We know that coming into hospital for surgery can be a worrying time. Talk to your family and friends about going into hospital and tell them how they can help you. Don’t underestimate how tired you may be afterwards.

Give the below checklist some thought well in advance of the operation.

  • How will I pass the time? – have some headphones and music, books, tablet computer or puzzles. Don’t forget chargers.
  • What can I do to relax? – learn some breathing and mindfulness techniques, try yoga or listen to relaxing music and calming apps.
  • What do I need to prepare at home? – you may find it difficult to move around when you return from hospital – you might consider sleeping on the ground floor and getting mobility aids if you think you’ll need them, but generally you will recover quicker if you keep moving after surgery.
  • Who can look after my elderly relatives? – if friends and family cannot help, contact your local council and your local carer service.
  • How will I get to and from the hospital? – can someone drive you? If you are eligible for hospital transport, the hospital may be able to organise transport for you.
  • Do I have enough easy-to-cook meals and healthy snacks for when I get home? – think who might be able to help prepare meals or help with your shopping afterwards. You might want to sign up for a home delivery service with a supermarket or store some meals in your freezer before you go to hospital.
  • Who can look after my children or pets? – ask friends and family to help or to be on standby. To help you with childcare, they may need to arrange time off work too. If you have significant difficulties looking after your children following an operation, talk to your local council or your health visitor.
  • Do I have enough medication and batteries for my hearing aid to last me in hospital and when I get home? – you will usually be asked to take your usual medication into hospital with you in the original packaging. Remember to take this and all your personal belongings back home with you when you are discharged.
  • Do I have some over-the-counter painkillers at home? – you may need to take some during your recovery as instructed by the hospital.
  • What do I need to pack? – if you are staying in hospital overnight you should think about toiletries, nightwear, comfortable clothes and footwear which is sturdy but easy to put on. It is important to get out of bed, get dressed and start to move as soon as your operation allows – those who do this get home sooner and recover quicker. Temperatures in hospital can vary, so some layers of clothing can be useful. See NHS Choices for further information.
  • What else would be helpful to do? – get your house and garden in order. Get up to date with your general affairs and finances. This will mean you do not have to worry about these whilst you recover.
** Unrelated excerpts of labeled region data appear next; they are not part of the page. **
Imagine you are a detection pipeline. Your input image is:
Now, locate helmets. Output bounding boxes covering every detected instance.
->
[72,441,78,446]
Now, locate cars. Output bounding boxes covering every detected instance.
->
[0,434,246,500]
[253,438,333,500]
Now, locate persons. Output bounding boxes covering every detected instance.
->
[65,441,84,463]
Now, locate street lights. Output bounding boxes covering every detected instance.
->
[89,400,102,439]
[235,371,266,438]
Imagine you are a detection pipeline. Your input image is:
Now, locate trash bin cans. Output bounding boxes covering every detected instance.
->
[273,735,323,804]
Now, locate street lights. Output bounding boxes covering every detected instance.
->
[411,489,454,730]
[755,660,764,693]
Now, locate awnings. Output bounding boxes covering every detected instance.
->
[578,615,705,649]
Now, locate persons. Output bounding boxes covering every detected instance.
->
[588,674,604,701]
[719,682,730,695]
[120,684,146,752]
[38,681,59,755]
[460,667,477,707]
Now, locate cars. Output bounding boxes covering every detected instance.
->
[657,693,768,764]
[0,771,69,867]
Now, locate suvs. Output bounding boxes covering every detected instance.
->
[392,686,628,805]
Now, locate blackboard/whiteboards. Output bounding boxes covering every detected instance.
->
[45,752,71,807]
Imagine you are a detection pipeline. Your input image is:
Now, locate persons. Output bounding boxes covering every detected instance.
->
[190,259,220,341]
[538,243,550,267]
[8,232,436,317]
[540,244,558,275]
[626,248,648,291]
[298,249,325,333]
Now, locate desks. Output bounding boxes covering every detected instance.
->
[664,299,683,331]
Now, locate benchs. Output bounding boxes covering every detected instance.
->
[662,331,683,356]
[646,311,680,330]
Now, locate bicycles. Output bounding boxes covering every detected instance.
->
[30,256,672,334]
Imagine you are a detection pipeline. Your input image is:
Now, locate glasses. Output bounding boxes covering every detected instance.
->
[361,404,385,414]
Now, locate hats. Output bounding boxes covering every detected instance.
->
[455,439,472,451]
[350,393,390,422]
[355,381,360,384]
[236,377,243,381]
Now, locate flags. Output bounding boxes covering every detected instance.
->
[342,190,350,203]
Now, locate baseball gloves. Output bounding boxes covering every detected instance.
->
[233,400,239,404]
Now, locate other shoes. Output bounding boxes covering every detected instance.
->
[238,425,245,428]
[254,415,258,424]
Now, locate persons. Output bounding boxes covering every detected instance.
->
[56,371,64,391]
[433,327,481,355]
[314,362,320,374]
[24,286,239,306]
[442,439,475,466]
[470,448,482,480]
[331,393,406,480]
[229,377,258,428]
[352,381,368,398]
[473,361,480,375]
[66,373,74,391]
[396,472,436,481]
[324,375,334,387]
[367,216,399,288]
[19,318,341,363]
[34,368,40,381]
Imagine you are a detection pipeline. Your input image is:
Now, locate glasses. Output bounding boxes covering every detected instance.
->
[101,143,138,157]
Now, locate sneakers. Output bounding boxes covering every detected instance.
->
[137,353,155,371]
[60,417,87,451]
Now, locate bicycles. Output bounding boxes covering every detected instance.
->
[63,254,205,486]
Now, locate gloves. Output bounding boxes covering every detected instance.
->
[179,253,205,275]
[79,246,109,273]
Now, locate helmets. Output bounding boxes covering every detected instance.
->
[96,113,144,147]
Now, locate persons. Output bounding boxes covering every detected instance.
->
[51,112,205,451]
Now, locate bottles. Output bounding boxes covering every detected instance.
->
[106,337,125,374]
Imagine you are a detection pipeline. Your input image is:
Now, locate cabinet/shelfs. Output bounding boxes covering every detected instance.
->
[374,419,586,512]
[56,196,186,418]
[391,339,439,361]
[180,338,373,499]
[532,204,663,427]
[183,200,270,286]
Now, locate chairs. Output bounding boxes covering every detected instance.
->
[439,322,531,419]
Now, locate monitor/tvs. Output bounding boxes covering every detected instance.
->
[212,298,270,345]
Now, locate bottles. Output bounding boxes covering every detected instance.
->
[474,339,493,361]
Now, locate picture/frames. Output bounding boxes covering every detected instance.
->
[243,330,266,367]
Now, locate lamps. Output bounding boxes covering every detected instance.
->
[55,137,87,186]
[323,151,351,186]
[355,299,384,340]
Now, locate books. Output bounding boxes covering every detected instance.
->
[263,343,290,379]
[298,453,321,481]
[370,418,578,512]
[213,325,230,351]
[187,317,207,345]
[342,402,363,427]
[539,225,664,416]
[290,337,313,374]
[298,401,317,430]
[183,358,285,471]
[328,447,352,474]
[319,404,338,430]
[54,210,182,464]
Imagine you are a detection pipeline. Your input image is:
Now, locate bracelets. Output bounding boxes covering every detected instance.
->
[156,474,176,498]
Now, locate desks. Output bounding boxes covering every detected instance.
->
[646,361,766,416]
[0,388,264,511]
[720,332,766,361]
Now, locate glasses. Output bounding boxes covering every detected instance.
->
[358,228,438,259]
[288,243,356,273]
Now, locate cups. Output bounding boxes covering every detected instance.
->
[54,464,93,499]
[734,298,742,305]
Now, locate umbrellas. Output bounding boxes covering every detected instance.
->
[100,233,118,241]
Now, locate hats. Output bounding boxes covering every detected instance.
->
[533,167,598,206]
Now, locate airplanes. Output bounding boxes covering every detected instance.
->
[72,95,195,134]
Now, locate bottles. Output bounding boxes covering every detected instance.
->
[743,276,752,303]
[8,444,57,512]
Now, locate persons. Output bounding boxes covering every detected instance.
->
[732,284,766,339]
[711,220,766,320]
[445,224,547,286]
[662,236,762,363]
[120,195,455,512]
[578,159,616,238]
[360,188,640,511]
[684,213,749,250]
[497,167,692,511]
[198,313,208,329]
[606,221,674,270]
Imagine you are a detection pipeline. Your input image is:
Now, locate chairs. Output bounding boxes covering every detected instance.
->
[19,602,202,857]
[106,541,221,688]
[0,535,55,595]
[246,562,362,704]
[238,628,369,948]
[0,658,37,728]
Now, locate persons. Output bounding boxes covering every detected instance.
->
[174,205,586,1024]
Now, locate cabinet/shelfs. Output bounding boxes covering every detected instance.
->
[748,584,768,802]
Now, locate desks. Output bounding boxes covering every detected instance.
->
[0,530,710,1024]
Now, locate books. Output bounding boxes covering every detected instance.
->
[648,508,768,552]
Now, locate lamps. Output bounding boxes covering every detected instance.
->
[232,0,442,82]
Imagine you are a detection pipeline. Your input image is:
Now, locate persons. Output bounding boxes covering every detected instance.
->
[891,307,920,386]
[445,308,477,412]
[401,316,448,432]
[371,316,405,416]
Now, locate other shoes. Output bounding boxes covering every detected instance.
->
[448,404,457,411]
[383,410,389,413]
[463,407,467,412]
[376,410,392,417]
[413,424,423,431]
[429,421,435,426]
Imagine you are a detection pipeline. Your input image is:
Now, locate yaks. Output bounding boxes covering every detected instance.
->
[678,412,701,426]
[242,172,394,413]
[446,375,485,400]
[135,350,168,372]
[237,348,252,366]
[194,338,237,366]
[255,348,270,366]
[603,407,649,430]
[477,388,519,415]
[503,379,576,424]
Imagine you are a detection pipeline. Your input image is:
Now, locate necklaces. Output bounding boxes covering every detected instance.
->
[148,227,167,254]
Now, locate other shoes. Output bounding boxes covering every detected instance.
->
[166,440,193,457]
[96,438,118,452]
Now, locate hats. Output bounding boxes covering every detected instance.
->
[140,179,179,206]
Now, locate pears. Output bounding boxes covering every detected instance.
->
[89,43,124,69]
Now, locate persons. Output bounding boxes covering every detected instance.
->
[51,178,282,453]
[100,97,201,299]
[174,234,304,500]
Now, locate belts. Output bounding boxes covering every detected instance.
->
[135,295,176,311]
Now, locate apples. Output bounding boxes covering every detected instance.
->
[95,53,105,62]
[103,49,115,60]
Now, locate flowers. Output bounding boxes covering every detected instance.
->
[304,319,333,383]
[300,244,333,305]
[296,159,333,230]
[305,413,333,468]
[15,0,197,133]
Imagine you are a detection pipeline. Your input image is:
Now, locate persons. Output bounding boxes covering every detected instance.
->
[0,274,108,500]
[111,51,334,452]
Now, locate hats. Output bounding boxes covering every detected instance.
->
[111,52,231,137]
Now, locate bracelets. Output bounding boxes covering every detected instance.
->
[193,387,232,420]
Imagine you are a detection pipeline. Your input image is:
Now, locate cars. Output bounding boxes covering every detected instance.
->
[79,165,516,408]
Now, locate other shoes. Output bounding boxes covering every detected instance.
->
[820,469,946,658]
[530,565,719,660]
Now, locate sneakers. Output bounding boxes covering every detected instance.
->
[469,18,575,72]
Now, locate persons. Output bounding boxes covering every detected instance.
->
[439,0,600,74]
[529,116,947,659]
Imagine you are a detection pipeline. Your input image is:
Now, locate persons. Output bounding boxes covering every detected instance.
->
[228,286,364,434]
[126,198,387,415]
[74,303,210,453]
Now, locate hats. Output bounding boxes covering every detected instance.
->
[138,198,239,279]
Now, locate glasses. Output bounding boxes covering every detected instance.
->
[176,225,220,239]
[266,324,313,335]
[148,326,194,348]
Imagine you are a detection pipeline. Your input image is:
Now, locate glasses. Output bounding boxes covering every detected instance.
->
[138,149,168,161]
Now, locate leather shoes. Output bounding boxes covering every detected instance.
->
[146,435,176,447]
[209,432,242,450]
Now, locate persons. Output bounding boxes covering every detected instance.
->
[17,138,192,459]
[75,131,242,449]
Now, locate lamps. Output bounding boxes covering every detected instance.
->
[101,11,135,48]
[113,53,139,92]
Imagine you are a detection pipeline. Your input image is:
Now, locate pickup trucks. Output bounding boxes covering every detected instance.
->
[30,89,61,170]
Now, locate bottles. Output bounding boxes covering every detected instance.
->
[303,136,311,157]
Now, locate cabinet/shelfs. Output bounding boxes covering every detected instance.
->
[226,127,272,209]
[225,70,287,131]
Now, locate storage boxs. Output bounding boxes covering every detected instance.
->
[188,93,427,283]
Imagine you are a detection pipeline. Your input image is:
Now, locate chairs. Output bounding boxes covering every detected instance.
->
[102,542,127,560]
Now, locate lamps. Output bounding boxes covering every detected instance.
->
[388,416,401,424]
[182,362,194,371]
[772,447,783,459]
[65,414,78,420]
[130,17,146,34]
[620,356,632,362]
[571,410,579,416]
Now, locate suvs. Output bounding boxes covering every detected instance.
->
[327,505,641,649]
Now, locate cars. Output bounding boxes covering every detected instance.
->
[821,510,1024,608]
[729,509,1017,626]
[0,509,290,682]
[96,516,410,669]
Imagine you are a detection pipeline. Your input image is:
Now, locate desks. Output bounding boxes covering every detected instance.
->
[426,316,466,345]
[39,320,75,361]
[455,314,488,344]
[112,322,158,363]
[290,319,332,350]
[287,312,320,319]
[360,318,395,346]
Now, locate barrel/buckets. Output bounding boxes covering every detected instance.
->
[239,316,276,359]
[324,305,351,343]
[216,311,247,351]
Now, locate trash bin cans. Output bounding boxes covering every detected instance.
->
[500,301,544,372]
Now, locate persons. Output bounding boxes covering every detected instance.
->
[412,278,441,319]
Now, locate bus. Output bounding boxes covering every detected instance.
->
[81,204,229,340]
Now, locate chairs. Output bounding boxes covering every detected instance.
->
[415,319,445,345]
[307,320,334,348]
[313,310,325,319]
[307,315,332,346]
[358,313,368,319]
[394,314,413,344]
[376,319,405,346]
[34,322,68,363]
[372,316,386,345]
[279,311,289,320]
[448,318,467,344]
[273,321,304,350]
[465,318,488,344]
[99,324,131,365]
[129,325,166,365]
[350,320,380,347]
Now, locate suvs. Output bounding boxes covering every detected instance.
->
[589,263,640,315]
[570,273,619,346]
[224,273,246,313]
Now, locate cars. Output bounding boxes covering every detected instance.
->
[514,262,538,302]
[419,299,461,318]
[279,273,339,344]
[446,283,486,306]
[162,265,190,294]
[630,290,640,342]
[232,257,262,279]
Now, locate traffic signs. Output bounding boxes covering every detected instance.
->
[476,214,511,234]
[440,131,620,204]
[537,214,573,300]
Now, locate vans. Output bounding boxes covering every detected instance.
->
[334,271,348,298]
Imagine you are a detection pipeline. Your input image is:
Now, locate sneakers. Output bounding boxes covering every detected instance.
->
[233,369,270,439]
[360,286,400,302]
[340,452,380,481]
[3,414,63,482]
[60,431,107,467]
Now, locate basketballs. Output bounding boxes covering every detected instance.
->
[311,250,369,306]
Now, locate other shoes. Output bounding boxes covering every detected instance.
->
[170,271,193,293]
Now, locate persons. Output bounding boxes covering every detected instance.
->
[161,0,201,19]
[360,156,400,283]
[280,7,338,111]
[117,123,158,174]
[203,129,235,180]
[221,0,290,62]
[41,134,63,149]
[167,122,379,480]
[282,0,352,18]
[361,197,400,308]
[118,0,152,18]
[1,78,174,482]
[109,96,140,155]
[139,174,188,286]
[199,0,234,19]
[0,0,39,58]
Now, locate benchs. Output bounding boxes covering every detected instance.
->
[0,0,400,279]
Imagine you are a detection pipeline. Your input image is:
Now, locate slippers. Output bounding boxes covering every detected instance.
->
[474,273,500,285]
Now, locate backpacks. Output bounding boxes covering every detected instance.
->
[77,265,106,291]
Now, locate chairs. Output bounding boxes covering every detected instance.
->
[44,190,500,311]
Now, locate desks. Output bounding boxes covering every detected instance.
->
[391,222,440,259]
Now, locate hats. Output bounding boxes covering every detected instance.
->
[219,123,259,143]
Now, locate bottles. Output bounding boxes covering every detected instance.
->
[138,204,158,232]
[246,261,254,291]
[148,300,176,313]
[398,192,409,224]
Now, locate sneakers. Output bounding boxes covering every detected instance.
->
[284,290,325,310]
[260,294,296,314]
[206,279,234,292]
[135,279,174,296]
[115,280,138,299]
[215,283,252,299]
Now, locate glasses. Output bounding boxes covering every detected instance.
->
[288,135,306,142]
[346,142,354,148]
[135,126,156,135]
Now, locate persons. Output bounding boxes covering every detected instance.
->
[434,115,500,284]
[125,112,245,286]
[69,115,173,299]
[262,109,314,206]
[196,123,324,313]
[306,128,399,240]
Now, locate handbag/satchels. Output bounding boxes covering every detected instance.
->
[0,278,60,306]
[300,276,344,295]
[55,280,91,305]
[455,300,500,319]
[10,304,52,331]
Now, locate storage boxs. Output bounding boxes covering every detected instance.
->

  • Whom should I let know I am going into hospital? – friends and family can usually give you practical support. It is also good to have people to talk with whilst you are at home recovering. Many people will want to help your recovery, so let them know how they can help in plenty of time.
  • Should I have a shower/bath before going to hospital? – this is important to minimise the risk of infection. You may also be given antiseptic wash to use to help further reduce the risk.
  • What happens if my surgery is delayed? – the preoperative assessment team will contact you if your procedure needs to be postponed and they will advise you on restarting any medication that might have been stopped.